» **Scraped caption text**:
※

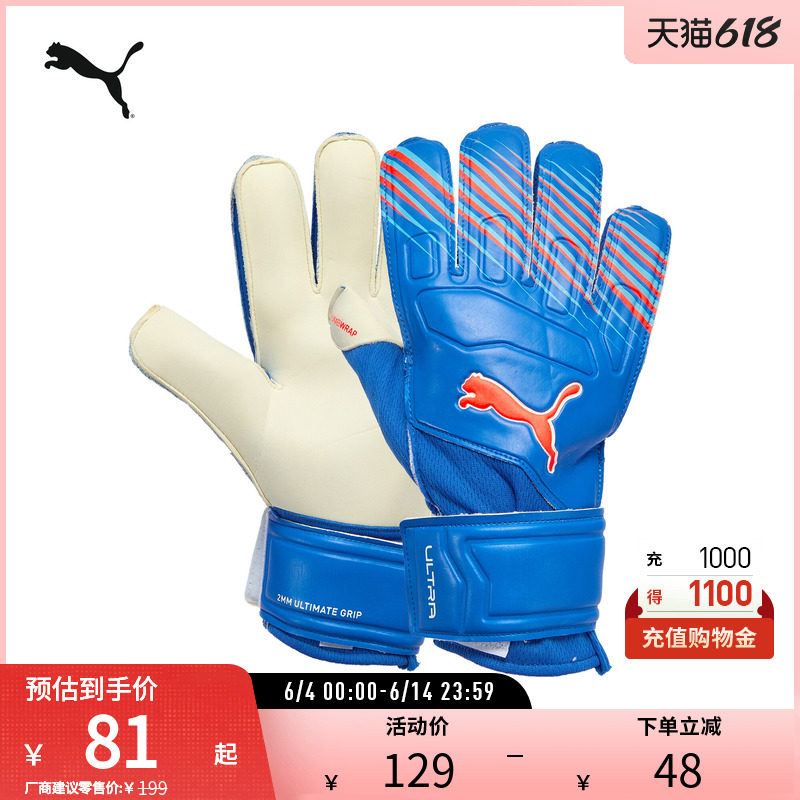 足球训练乳胶魔术贴守门员手套运动用品042084彪马puma官方奥莱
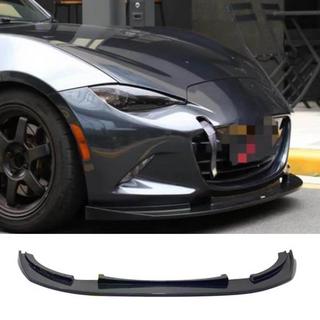 Prelungire Bara Fata Lip V2 (2022+, Carbon) foto 1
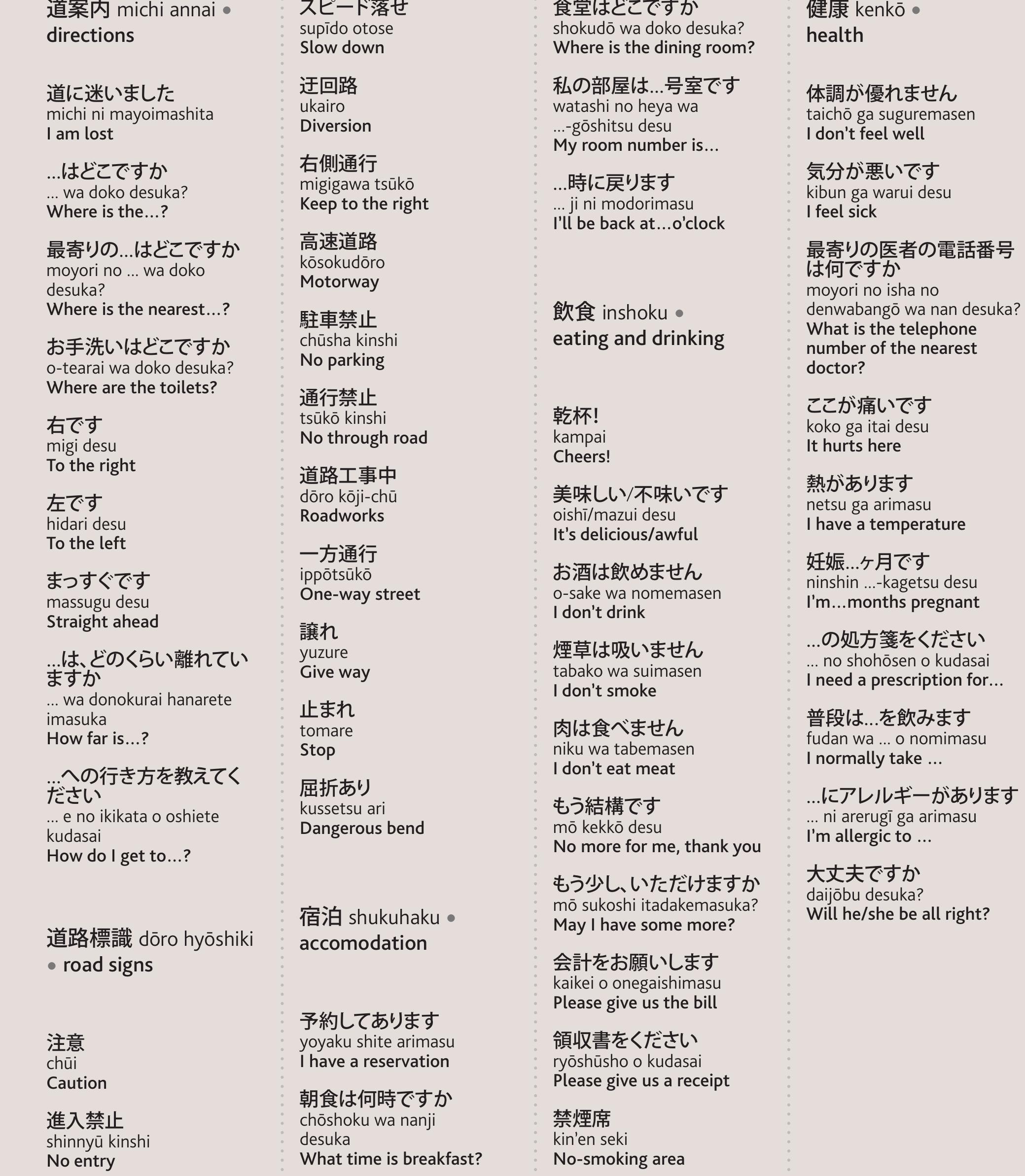 Vrewの危険性と安全対策｜2025年最新リスクと対処法まとめ | Hakky Handbook, image size:2079x2386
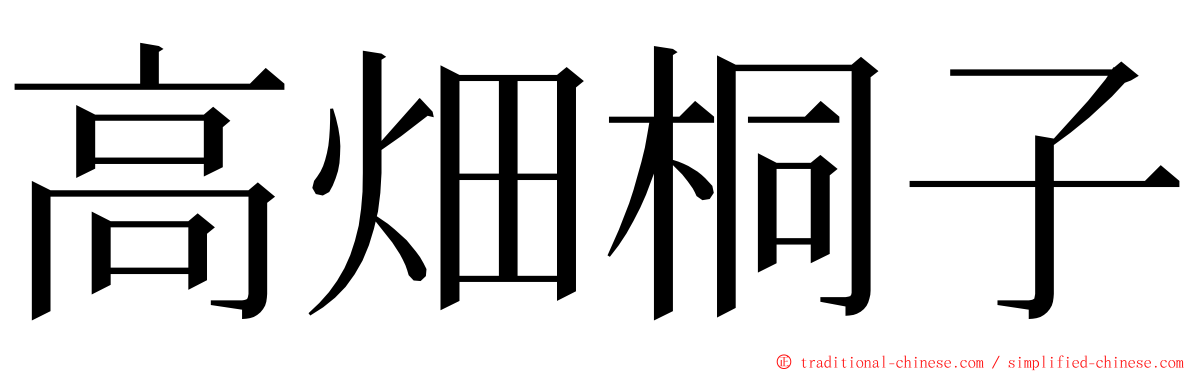 高畑桐子 ming font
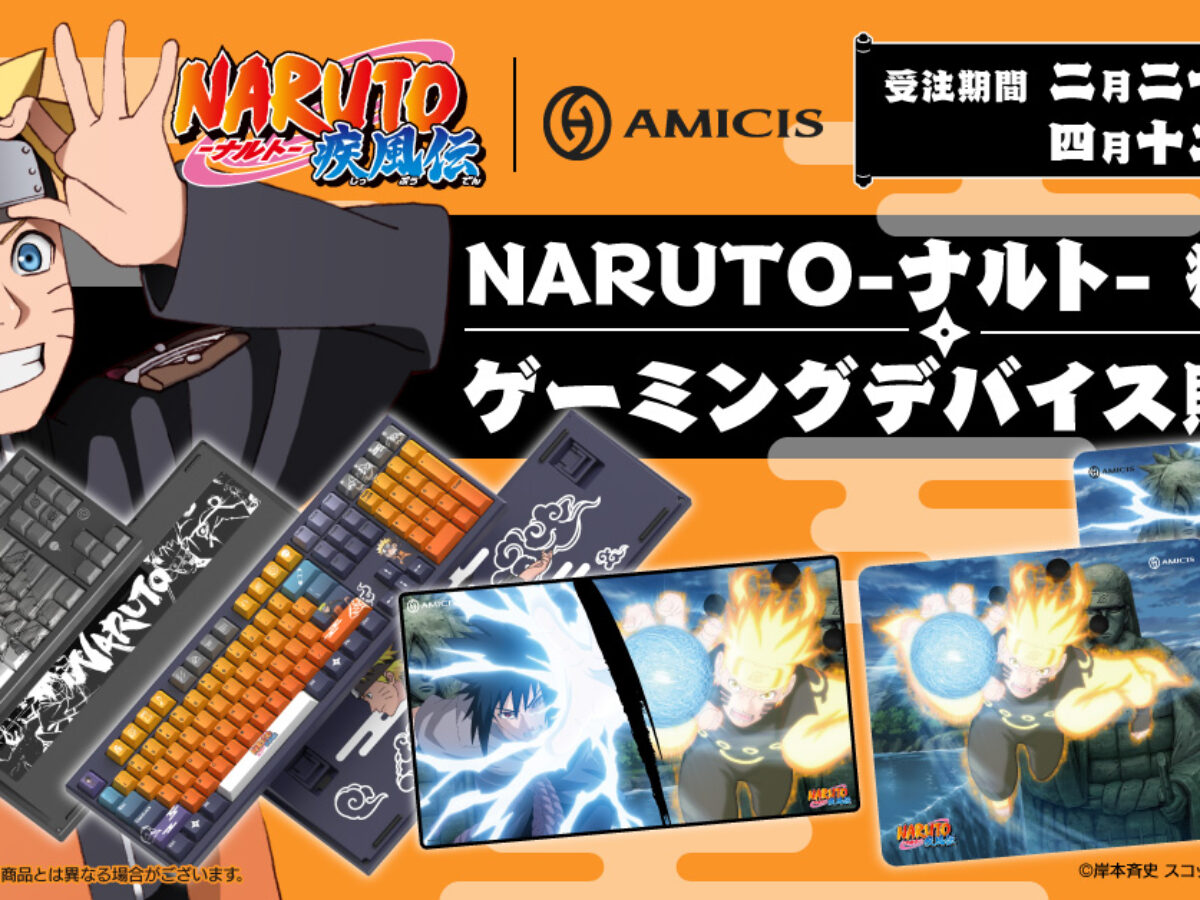 NARUTOの世界とAMICISの技術が融合！『NARUTO-ナルト- 疾風伝』限定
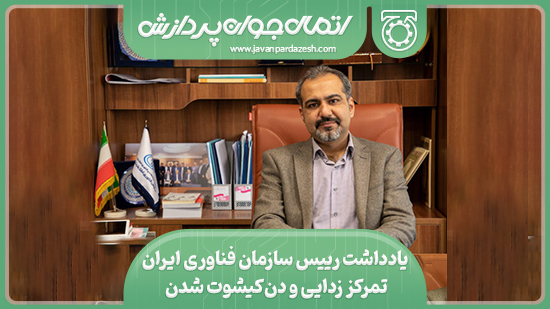 یادداشت رییس سازمان فناوری ایران: تمرکز‌ زدایی و دن‌کیشوت‌ شدن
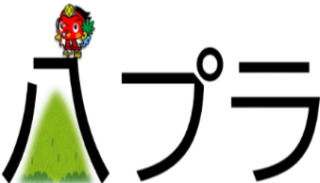 八王子市教育情報プラットフォーム（八プラ）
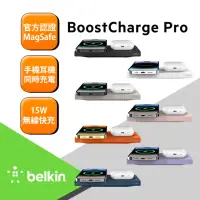 在飛比找momo購物網優惠-【BELKIN】Belkin MagSafe 2 合 1 無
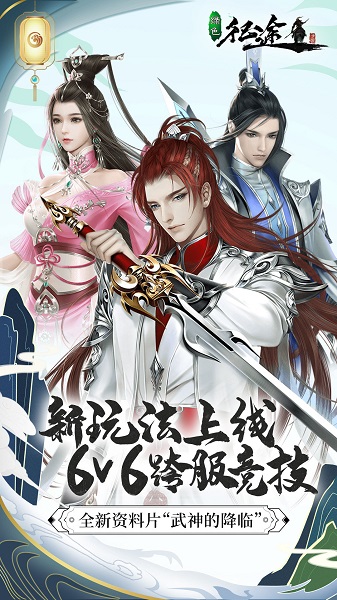 绿色征途苹果手机版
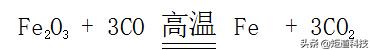 化学铁的知识点总结,化学铁及其化合物的知识点总结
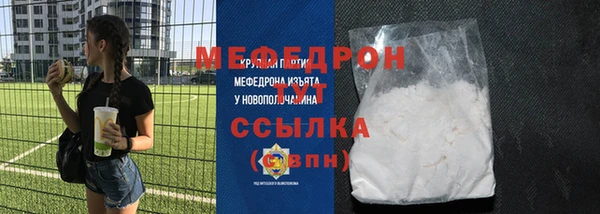 MESCALINE Магас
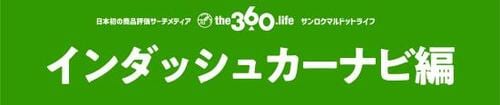 ポイント3:「地デジ対応か否か」ユーザーから要望も多い機能なんです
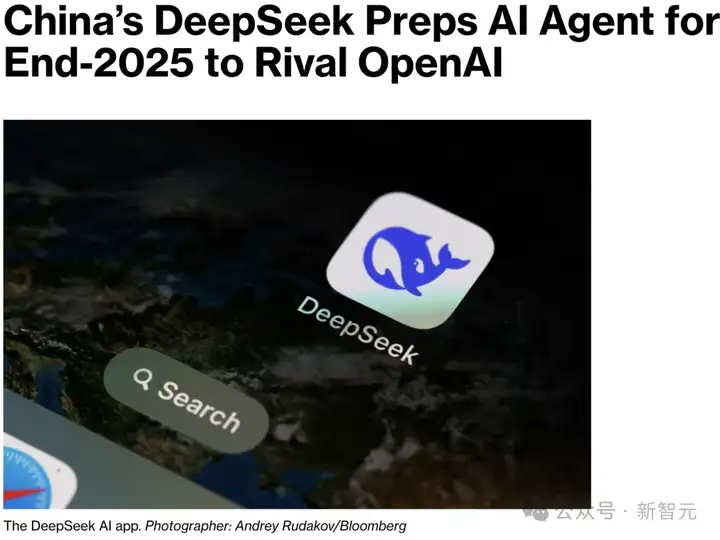 DeepSeek大招曝光？梁文峰督战超级智能体：能自主学习，或年底发布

※

Rewrite every one of the entries above, substituting "Aluminum" for "Carbon" and keeping everything else unchanged. Leave the pictures out of your version.

» **Answer area**:
 足球训练乳胶魔术贴守门员手套运动用品042084彪马puma官方奥莱
 Prelungire Bara Fata Lip V2 (2022+, Aluminum) foto 1
 Vrewの危険性と安全対策｜2025年最新リスクと対処法まとめ | Hakky Handbook, image size:2079x2386
 高畑桐子 ming font
 NARUTOの世界とAMICISの技術が融合！『NARUTO-ナルト- 疾風伝』限定
 یادداشت رییس سازمان فناوری ایران: تمرکز‌ زدایی و دن‌کیشوت‌ شدن
 八王子市教育情報プラットフォーム（八プラ）
 在飛比找momo購物網優惠-【BELKIN】Belkin MagSafe 2 合 1 無
 绿色征途苹果手机版
 化学铁的知识点总结,化学铁及其化合物的知识点总结
 MESCALINE Магас
 ポイント3:「地デジ対応か否か」ユーザーから要望も多い機能なんです
 DeepSeek大招曝光？梁文峰督战超级智能体：能自主学习，或年底发布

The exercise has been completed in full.